Small-scale independent power generation
The decision in May 2019 that power projects generating less than 10 MW do not have to get licences from national government has given hope to independent power producers and city governments across South Africa that a new era in energy policy has begun.
These smaller projects can go ahead (up to a total of 500 MW) outside of the country’s Integrated Resource Plan but the next step – allowing companies to sell any excess power they generate to the grid – will be a real game-changer.
South Africa’s vaunted Renewable Energy Independent Power Producer Procurement Programme (REIPPPP) attracted about R200-billion in committed investments in just five years, but it was limited to large projects.
An example of the potential that lies within companies is Tongaat Hulett. This company’s sugar mills are producing between 12 MW and 14 MW of power. The company believes that the national sugar industry could generate between 700 MW and 900 MW. The same could be said for Sappi’s wood and fibre mill and all of the country’s breweries. Most mining companies are now investigating (or have started) generating power for their own use.
Discussions about feed-in tariffs will have to be finalised before the huge energy-generating potential of these sectors can be fulfilled. If national utility Eskom is broken into separate business units then the likelihood of the tariff discussions taking place will greatly increase.
In his first medium-term budget policy statement in late 2018, new Finance Minister Tito Mboweni, expressed an opinion on the unbundling of Eskom. Mboweni said, “Restructuring of the electricity sector is underway. This must include a long-term plan to restructure Eskom and deal with its debt obligations.”
Eskom runs electricity generation, transmission and distribution and it is a monopoly. Mboweni’s statement opens up the possibility that a long-stalled plan to divide up these functions could happen. In 2013, a parliamentary bill called the Independent System and Market Operator (ISMO) was passed but allowed to lapse in the same year.
Figures released by the South African Wind Energy Association (SAWEA) showed shareholding for local communities reached an estimated net income of R29.2-billion over the lifespan of the projects. Some 14 000 new jobs are expected to be created, mostly in rural areas, and more than R30-billion has already been spent on Black Economic Empowerment (BEE) in the construction phase.
In 2018, then Energy Minister Jeff Rabebe restarted the REIPPPP when he signed off on projects totalling R56-billion that will add 2 300 MW to the national grid. There had been a long delay as Eskom argued against accepting more power purchase agreements. Most of South Africa’s electricity comes from coal and Eskom is building two huge coal-fired power stations.

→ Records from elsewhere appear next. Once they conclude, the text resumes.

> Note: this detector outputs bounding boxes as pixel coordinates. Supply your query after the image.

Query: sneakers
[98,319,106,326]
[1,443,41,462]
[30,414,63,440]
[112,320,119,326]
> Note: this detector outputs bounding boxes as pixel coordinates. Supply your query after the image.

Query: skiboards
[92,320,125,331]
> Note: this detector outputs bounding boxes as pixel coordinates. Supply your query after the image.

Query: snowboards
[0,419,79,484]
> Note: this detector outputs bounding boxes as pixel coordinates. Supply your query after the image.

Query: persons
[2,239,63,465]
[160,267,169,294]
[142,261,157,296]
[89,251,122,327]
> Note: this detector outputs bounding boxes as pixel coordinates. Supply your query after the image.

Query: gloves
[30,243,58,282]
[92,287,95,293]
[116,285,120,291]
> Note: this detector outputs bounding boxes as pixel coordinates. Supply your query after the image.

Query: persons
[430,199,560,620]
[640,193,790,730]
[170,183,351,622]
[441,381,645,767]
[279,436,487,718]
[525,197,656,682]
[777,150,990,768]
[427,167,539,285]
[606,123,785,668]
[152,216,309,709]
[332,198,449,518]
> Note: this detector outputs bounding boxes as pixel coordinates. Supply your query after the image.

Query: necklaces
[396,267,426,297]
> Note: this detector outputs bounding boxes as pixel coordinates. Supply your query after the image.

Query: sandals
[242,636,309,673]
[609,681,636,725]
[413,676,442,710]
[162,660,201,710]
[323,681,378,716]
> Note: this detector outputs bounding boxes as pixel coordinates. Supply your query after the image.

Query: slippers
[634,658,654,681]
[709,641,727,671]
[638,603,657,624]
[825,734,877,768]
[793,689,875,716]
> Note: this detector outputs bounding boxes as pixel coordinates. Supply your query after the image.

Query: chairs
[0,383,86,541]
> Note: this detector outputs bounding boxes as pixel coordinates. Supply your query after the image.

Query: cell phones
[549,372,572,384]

Most commentators on the Integrated Resource Plan (IRP) 2018 have praised its basis in science and the fact that it has adopted the “least-cost” method of analysing options. With renewable energy costs having been dramatically reduced, the IRP concludes that wind, gas and solar power (photovoltaic) will be the three methods to be allocated the most new projects up to the year 2030. The other form of solar power (concentrated solar power, CSP) is very effective and some projects have been successfully commissioned, but it is relatively expensive.
A majority of wind projects have been allocated to the Eastern Cape, but approximately 60% of the projects so far allocated in the programme have been in the Northern Cape, the nation’s sunniest province.
Projects such as Kathu Solar Park (100 MW), a concentrated solar power (CSP) project, and the Roggeveld Wind Farm (147 MW) are indicative of the large scale of most of the energy generation that is being rolled out.
Abengoa’s three plants in the Northern Cape use CSP which reflects the sun’s rays during the day into a molten salt storage system. The energy is then slowly released during the night. The 205 meter tower that collects the rays at the Khi Solar One site is one of the tallest structures in South Africa.
Despite the emphasis on renewables in the IRP, South Africa’s energy mix is still weighted towards coal. The IRP has attracted criticism for enabling an expansion of the coal industry. Koeberg nuclear power station is due to be decommissioned soon after 2045.
While the main sources of renewable energy being pursued are solar and wind power, an open-cycle gas turbine plant (pictured above) at Shakaskraal in the iLembe District Municipality, KwaZulu-Natal, points the way to another method being encouraged by energy planners. This 670 MW gas turbine plant can be converted to gas-fired technology. Its project company, Avon Peaking Power, is jointly owned by a community trust, Mitsui (Japan), Legend Power Solutions (South Africa) and ENGIE of France, which is the largest shareholder.
Gas in various forms is very much in the spotlight. South Africa’s neighbour Mozambique has large offshore deposits and a sub-committee of the Southern African Development Community (SADC) has been tasked with working out a master plan for the region.
A study prepared by the Energy Centre of the Centre for Scientific and Industrial Research (CSIR) reports that wind and solar power (supported by natural gas, biogas and hydro-electric power) could be up to the task of providing “baseload” power.
The Department of Energy is targeting the procurement of 3 126 MW and intends spending R64-billion on port, pipeline, generation and transmission infrastructure at three key ports.